**Exercise prompt:**
Please write out the material below exactly as given.

**Data provided:**
>>>
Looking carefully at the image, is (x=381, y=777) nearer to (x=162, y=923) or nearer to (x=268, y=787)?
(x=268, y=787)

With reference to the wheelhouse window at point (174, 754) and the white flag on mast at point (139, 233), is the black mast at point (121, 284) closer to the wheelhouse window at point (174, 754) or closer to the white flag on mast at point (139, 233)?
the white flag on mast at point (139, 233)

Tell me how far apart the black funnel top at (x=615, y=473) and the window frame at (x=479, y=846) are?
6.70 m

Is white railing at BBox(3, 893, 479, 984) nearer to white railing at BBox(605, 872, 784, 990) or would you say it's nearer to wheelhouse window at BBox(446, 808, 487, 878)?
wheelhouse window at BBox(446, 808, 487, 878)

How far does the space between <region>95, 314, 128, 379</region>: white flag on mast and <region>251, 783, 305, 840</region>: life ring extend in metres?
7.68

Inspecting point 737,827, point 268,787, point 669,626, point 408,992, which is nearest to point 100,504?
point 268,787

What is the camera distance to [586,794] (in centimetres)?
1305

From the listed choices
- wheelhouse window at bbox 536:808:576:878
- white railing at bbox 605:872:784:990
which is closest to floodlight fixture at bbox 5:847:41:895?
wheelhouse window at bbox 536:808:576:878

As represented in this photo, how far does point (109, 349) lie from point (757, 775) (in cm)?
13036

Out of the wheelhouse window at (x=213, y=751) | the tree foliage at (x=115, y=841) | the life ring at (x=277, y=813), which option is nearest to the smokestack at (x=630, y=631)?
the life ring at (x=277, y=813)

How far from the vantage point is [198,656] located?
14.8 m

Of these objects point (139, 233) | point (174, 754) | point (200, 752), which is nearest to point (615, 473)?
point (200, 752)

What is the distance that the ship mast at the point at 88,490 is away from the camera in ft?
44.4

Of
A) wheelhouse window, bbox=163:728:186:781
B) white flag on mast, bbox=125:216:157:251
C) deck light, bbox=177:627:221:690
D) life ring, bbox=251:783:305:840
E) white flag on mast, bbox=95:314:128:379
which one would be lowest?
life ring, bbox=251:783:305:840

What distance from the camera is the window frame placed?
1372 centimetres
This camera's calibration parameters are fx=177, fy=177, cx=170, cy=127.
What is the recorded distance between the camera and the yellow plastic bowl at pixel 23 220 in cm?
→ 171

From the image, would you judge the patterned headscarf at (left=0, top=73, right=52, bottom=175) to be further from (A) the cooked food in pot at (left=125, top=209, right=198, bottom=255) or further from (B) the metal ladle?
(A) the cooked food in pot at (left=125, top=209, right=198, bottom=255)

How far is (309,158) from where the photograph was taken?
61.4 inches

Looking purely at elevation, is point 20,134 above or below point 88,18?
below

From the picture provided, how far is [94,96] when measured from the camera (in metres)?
<<<
**Reply to the task:**
Looking carefully at the image, is (x=381, y=777) nearer to (x=162, y=923) or nearer to (x=268, y=787)?
(x=268, y=787)

With reference to the wheelhouse window at point (174, 754) and the white flag on mast at point (139, 233), is the black mast at point (121, 284) closer to the wheelhouse window at point (174, 754) or closer to the white flag on mast at point (139, 233)?
the white flag on mast at point (139, 233)

Tell me how far apart the black funnel top at (x=615, y=473) and the window frame at (x=479, y=846) are?
6.70 m

Is white railing at BBox(3, 893, 479, 984) nearer to white railing at BBox(605, 872, 784, 990) or would you say it's nearer to wheelhouse window at BBox(446, 808, 487, 878)?
wheelhouse window at BBox(446, 808, 487, 878)

How far does the space between <region>95, 314, 128, 379</region>: white flag on mast and <region>251, 783, 305, 840</region>: life ring extend in metres?
7.68

Inspecting point 737,827, point 268,787, point 669,626, point 408,992, which is nearest to point 100,504?
point 268,787

What is the camera distance to [586,794] (in centimetres)?
1305

From the listed choices
- wheelhouse window at bbox 536:808:576:878
- white railing at bbox 605:872:784:990
which is closest to floodlight fixture at bbox 5:847:41:895?
wheelhouse window at bbox 536:808:576:878

As represented in this photo, how far does point (109, 349) lie from point (757, 775) (in cm)?
13036

Out of the wheelhouse window at (x=213, y=751) | the tree foliage at (x=115, y=841) | the life ring at (x=277, y=813), which option is nearest to the smokestack at (x=630, y=631)?
the life ring at (x=277, y=813)

How far from the vantage point is [198,656] located?
14.8 m

Of these objects point (139, 233) | point (174, 754) | point (200, 752), which is nearest to point (615, 473)?
point (200, 752)

What is the distance that the ship mast at the point at 88,490 is away from the camera in ft?
44.4

Of
A) wheelhouse window, bbox=163:728:186:781
B) white flag on mast, bbox=125:216:157:251
C) deck light, bbox=177:627:221:690
D) life ring, bbox=251:783:305:840
E) white flag on mast, bbox=95:314:128:379
which one would be lowest?
life ring, bbox=251:783:305:840

What distance from the camera is the window frame placed?
1372 centimetres
This camera's calibration parameters are fx=177, fy=177, cx=170, cy=127.
What is the recorded distance between the camera and the yellow plastic bowl at pixel 23 220 in cm?
→ 171

From the image, would you judge the patterned headscarf at (left=0, top=73, right=52, bottom=175) to be further from (A) the cooked food in pot at (left=125, top=209, right=198, bottom=255) or further from (B) the metal ladle?
(A) the cooked food in pot at (left=125, top=209, right=198, bottom=255)

How far is (309,158) from where the photograph was taken?
61.4 inches

Looking purely at elevation, is point 20,134 above or below point 88,18?
below

From the picture provided, how far is [94,96] when measured from the camera (in metres)?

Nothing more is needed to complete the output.